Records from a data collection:
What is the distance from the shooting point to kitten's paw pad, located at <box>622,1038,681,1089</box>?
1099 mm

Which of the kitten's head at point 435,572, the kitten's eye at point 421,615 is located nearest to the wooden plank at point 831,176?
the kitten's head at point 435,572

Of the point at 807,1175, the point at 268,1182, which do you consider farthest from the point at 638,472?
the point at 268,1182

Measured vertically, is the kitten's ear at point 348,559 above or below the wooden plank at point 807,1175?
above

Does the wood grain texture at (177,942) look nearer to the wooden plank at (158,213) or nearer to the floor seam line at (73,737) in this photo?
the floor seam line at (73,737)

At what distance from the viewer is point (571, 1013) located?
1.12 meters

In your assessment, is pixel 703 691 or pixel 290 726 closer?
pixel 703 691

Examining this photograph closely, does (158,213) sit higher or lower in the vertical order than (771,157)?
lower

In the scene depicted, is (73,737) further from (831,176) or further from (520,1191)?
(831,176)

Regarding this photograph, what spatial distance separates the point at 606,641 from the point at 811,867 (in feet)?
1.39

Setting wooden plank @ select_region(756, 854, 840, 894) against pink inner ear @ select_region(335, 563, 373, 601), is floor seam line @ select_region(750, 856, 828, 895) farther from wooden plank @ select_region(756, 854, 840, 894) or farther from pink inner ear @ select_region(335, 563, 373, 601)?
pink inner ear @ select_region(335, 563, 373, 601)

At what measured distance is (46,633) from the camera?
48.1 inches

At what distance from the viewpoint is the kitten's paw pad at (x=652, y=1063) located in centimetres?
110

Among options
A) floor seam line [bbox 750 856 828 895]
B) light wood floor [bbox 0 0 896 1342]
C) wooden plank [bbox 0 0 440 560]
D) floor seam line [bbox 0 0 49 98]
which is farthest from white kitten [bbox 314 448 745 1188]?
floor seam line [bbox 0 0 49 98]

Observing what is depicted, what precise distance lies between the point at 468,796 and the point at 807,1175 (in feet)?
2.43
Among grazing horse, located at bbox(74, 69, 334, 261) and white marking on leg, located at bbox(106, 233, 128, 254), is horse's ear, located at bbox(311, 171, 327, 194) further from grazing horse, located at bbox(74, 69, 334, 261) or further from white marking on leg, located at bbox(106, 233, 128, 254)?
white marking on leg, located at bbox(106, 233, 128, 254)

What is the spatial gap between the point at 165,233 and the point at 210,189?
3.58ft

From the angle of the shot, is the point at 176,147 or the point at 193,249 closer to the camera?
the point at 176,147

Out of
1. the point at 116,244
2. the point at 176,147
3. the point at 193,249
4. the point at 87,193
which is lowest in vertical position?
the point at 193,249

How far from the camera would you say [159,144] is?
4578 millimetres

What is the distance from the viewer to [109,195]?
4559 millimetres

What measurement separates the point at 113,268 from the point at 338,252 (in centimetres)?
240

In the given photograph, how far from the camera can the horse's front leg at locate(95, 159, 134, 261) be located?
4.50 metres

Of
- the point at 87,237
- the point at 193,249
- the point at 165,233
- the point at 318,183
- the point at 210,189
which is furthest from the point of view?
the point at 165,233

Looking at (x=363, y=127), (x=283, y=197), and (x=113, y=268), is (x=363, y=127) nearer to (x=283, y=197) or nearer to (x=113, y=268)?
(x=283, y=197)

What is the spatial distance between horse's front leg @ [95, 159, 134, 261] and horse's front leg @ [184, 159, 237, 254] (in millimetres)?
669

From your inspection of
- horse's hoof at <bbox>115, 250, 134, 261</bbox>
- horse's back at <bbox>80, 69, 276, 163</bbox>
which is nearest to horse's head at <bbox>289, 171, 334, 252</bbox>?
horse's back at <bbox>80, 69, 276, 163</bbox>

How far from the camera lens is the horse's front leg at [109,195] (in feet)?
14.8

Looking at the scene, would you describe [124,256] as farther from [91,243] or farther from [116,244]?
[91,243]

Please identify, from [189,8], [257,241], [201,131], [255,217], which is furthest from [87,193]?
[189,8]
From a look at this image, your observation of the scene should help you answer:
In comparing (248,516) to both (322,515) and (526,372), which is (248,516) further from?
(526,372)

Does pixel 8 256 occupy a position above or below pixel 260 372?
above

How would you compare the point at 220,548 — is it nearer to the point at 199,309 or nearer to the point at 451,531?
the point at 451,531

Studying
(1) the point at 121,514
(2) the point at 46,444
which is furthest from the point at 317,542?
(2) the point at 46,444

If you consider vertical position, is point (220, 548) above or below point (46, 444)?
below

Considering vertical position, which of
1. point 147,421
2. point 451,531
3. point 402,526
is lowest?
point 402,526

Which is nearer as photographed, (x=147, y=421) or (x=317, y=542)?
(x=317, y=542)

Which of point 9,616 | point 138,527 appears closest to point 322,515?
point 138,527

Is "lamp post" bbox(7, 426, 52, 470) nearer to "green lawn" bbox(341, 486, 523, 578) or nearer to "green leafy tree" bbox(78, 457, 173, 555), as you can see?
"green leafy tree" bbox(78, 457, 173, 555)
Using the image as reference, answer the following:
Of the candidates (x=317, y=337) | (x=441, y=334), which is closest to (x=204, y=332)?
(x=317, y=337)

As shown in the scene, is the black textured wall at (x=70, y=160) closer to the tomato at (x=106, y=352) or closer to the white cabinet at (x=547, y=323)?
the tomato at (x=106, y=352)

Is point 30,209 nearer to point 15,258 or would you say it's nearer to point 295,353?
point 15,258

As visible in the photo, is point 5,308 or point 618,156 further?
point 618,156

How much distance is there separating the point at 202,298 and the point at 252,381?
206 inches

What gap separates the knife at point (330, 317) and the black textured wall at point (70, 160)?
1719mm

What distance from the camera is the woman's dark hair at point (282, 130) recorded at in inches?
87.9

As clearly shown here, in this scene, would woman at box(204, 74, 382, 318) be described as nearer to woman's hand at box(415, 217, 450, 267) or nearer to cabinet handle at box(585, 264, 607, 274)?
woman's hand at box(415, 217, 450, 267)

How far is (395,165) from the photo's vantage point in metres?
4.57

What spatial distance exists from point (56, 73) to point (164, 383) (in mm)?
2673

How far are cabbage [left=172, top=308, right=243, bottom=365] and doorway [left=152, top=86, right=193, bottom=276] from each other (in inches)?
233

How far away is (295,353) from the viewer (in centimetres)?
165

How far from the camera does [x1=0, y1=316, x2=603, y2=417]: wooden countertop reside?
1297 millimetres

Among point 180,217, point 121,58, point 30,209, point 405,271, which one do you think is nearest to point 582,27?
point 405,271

EXERCISE OBJECTIVE: Rewrite every line above as a numbered list, leaving out the blank ones.

EXERCISE RESULT:
1. What is the distance from the shooting point to kitten's paw pad, located at <box>622,1038,681,1089</box>?
2. 1099 mm
3. Which of the kitten's head at point 435,572, the kitten's eye at point 421,615 is located nearest to the wooden plank at point 831,176?
4. the kitten's head at point 435,572
5. Of the point at 807,1175, the point at 268,1182, which do you consider farthest from the point at 638,472?
6. the point at 268,1182
7. Measured vertically, is the kitten's ear at point 348,559 above or below the wooden plank at point 807,1175?
8. above
9. Does the wood grain texture at (177,942) look nearer to the wooden plank at (158,213) or nearer to the floor seam line at (73,737) in this photo?
10. the floor seam line at (73,737)
11. At what distance from the viewer is point (571, 1013) located?
12. 1.12 meters
13. In your assessment, is pixel 703 691 or pixel 290 726 closer?
14. pixel 703 691
15. Examining this photograph closely, does (158,213) sit higher or lower in the vertical order than (771,157)?
16. lower
17. In the scene depicted, is (73,737) further from (831,176) or further from (520,1191)?
18. (831,176)
19. Regarding this photograph, what spatial distance separates the point at 606,641 from the point at 811,867 (in feet)?
20. 1.39
21. Setting wooden plank @ select_region(756, 854, 840, 894) against pink inner ear @ select_region(335, 563, 373, 601), is floor seam line @ select_region(750, 856, 828, 895) farther from wooden plank @ select_region(756, 854, 840, 894) or farther from pink inner ear @ select_region(335, 563, 373, 601)?
22. pink inner ear @ select_region(335, 563, 373, 601)
23. At what measured distance is (46,633) from the camera?
24. 48.1 inches
25. At what distance from the viewpoint is the kitten's paw pad at (x=652, y=1063) located in centimetres?
26. 110
27. Among options
28. A) floor seam line [bbox 750 856 828 895]
29. B) light wood floor [bbox 0 0 896 1342]
30. C) wooden plank [bbox 0 0 440 560]
31. D) floor seam line [bbox 0 0 49 98]
32. which is farthest from white kitten [bbox 314 448 745 1188]?
33. floor seam line [bbox 0 0 49 98]
34. Observing what is depicted, what precise distance lies between the point at 468,796 and the point at 807,1175 (in feet)?
35. 2.43
36. Among grazing horse, located at bbox(74, 69, 334, 261) and white marking on leg, located at bbox(106, 233, 128, 254), is horse's ear, located at bbox(311, 171, 327, 194) further from grazing horse, located at bbox(74, 69, 334, 261) or further from white marking on leg, located at bbox(106, 233, 128, 254)?
37. white marking on leg, located at bbox(106, 233, 128, 254)
38. What is the spatial gap between the point at 165,233 and the point at 210,189?
39. 3.58ft
40. From the angle of the shot, is the point at 176,147 or the point at 193,249 closer to the camera?
41. the point at 176,147
42. Out of
43. 1. the point at 116,244
44. 2. the point at 176,147
45. 3. the point at 193,249
46. 4. the point at 87,193
47. which is lowest in vertical position?
48. the point at 193,249
49. How far from the camera would you say [159,144] is?
50. 4578 millimetres
51. What is the distance from the viewer to [109,195]?
52. 4559 millimetres
53. What measurement separates the point at 113,268 from the point at 338,252 (in centimetres)?
54. 240
55. In the given photograph, how far from the camera can the horse's front leg at locate(95, 159, 134, 261) be located?
56. 4.50 metres
57. Of
58. - the point at 87,237
59. - the point at 193,249
60. - the point at 165,233
61. - the point at 318,183
62. - the point at 210,189
63. which is furthest from the point of view?
64. the point at 165,233
65. Looking at (x=363, y=127), (x=283, y=197), and (x=113, y=268), is (x=363, y=127) nearer to (x=283, y=197) or nearer to (x=113, y=268)?
66. (x=283, y=197)
67. What is the spatial distance between horse's front leg @ [95, 159, 134, 261] and horse's front leg @ [184, 159, 237, 254] (in millimetres)?
68. 669
69. From your inspection of
70. - horse's hoof at <bbox>115, 250, 134, 261</bbox>
71. - horse's back at <bbox>80, 69, 276, 163</bbox>
72. which is nearest to horse's head at <bbox>289, 171, 334, 252</bbox>?
73. horse's back at <bbox>80, 69, 276, 163</bbox>
74. How far from the camera lens is the horse's front leg at [109,195] (in feet)?
75. 14.8
76. Looking at the scene, would you describe [124,256] as farther from [91,243] or farther from [116,244]?
77. [91,243]
78. Please identify, from [189,8], [257,241], [201,131], [255,217], which is furthest from [87,193]?
79. [189,8]
80. From a look at this image, your observation of the scene should help you answer:
81. In comparing (248,516) to both (322,515) and (526,372), which is (248,516) further from?
82. (526,372)
83. Does pixel 8 256 occupy a position above or below pixel 260 372?
84. above
85. How would you compare the point at 220,548 — is it nearer to the point at 199,309 or nearer to the point at 451,531?
86. the point at 451,531
87. Studying
88. (1) the point at 121,514
89. (2) the point at 46,444
90. which is furthest from the point at 317,542?
91. (2) the point at 46,444
92. If you consider vertical position, is point (220, 548) above or below point (46, 444)?
93. below
94. Considering vertical position, which of
95. 1. point 147,421
96. 2. point 451,531
97. 3. point 402,526
98. is lowest?
99. point 402,526
100. Which is nearer as photographed, (x=147, y=421) or (x=317, y=542)?
101. (x=317, y=542)
102. Which of point 9,616 | point 138,527 appears closest to point 322,515?
103. point 138,527
104. Is "lamp post" bbox(7, 426, 52, 470) nearer to "green lawn" bbox(341, 486, 523, 578) or nearer to "green leafy tree" bbox(78, 457, 173, 555), as you can see?
105. "green leafy tree" bbox(78, 457, 173, 555)
106. Using the image as reference, answer the following:
107. Of the candidates (x=317, y=337) | (x=441, y=334), which is closest to (x=204, y=332)?
108. (x=317, y=337)
109. As shown in the scene, is the black textured wall at (x=70, y=160) closer to the tomato at (x=106, y=352) or closer to the white cabinet at (x=547, y=323)?
110. the tomato at (x=106, y=352)
111. Is point 30,209 nearer to point 15,258 or would you say it's nearer to point 295,353?
112. point 15,258
113. As visible in the photo, is point 5,308 or point 618,156 further?
114. point 618,156
115. How much distance is there separating the point at 202,298 and the point at 252,381?
116. 206 inches
117. What gap separates the knife at point (330, 317) and the black textured wall at point (70, 160)?
118. 1719mm
119. What distance from the camera is the woman's dark hair at point (282, 130) recorded at in inches?
120. 87.9
121. As clearly shown here, in this scene, would woman at box(204, 74, 382, 318) be described as nearer to woman's hand at box(415, 217, 450, 267) or nearer to cabinet handle at box(585, 264, 607, 274)?
122. woman's hand at box(415, 217, 450, 267)
123. How far is (395,165) from the photo's vantage point in metres?
124. 4.57
125. What spatial distance exists from point (56, 73) to point (164, 383) (in mm)?
126. 2673
127. How far are cabbage [left=172, top=308, right=243, bottom=365] and doorway [left=152, top=86, right=193, bottom=276] from each other (in inches)?
128. 233
129. How far away is (295,353) from the viewer (in centimetres)?
130. 165
131. How far from the camera does [x1=0, y1=316, x2=603, y2=417]: wooden countertop reside?
132. 1297 millimetres
133. Among point 180,217, point 121,58, point 30,209, point 405,271, which one do you think is nearest to point 582,27?
134. point 405,271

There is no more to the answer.